- _Entries shown_:

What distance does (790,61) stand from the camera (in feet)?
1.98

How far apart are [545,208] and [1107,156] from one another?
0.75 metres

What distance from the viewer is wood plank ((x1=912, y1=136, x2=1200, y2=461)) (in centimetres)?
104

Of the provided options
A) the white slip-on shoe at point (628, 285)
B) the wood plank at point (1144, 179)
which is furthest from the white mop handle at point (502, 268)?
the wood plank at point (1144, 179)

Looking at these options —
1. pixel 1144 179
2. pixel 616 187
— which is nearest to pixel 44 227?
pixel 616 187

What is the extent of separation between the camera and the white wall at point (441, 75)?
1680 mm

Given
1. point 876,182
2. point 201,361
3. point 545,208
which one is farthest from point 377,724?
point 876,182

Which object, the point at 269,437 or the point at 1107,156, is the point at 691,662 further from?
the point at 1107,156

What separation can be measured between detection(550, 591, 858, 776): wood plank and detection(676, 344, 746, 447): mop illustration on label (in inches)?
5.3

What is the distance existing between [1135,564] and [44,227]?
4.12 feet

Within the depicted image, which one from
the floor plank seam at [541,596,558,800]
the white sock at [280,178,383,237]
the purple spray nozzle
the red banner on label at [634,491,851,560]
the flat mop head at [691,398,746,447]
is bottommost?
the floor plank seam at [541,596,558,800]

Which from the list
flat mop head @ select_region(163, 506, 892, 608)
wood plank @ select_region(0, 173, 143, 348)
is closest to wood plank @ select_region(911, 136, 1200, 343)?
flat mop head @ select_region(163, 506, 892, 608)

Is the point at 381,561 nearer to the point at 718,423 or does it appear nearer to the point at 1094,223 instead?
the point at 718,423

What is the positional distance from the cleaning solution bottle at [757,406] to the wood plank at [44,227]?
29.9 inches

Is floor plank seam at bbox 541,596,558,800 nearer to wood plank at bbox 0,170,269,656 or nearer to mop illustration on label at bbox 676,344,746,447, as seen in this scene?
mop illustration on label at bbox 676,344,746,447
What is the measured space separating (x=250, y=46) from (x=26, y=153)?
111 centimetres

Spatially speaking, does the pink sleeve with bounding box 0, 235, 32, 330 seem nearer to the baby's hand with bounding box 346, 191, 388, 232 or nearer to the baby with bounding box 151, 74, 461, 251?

- _Exercise brief_: Reproduce the listing above in full, swapping "cleaning solution bottle" for "detergent bottle" and leaving everything else untouched.

- _Written response_:
What distance does (790,61) stand from the camera (in feet)?
1.98

How far apart are [545,208] and [1107,156] from one another?
0.75 metres

What distance from the viewer is wood plank ((x1=912, y1=136, x2=1200, y2=461)) (in centimetres)?
104

Of the provided options
A) the white slip-on shoe at point (628, 285)
B) the wood plank at point (1144, 179)
which is furthest from the white mop handle at point (502, 268)?
the wood plank at point (1144, 179)

Looking at these options —
1. pixel 1144 179
2. pixel 616 187
— which is nearest to pixel 44 227?
pixel 616 187

What is the extent of separation between the camera and the white wall at point (441, 75)?
1680 mm

Given
1. point 876,182
2. point 201,361
3. point 545,208
which one is farthest from point 377,724?
point 876,182

Which object, the point at 269,437 or the point at 1107,156, is the point at 691,662 further from?
the point at 1107,156

What separation can be measured between detection(550, 591, 858, 776): wood plank and detection(676, 344, 746, 447): mop illustration on label (in inches)?
5.3

What is the distance existing between [1135,564] and [44,227]?
4.12 feet

Within the depicted image, which one from
the floor plank seam at [541,596,558,800]
the white sock at [280,178,383,237]
the purple spray nozzle
the red banner on label at [634,491,851,560]
the flat mop head at [691,398,746,447]
is bottommost?
the floor plank seam at [541,596,558,800]

Which from the list
flat mop head @ select_region(163, 506, 892, 608)
wood plank @ select_region(0, 173, 143, 348)
is closest to wood plank @ select_region(911, 136, 1200, 343)?
flat mop head @ select_region(163, 506, 892, 608)

Is the point at 381,561 nearer to the point at 718,423 or does it appear nearer to the point at 1094,223 instead?
the point at 718,423

What is the positional distance from the detergent bottle at [757,406] to the wood plank at [44,227]?
29.9 inches

Is floor plank seam at bbox 541,596,558,800 nearer to wood plank at bbox 0,170,269,656 or nearer to mop illustration on label at bbox 676,344,746,447, as seen in this scene?
mop illustration on label at bbox 676,344,746,447
What is the measured space separating (x=250, y=46) from (x=26, y=153)?
111 centimetres

Spatially speaking, does the pink sleeve with bounding box 0, 235, 32, 330 seem nearer to the baby's hand with bounding box 346, 191, 388, 232 or nearer to the baby with bounding box 151, 74, 461, 251?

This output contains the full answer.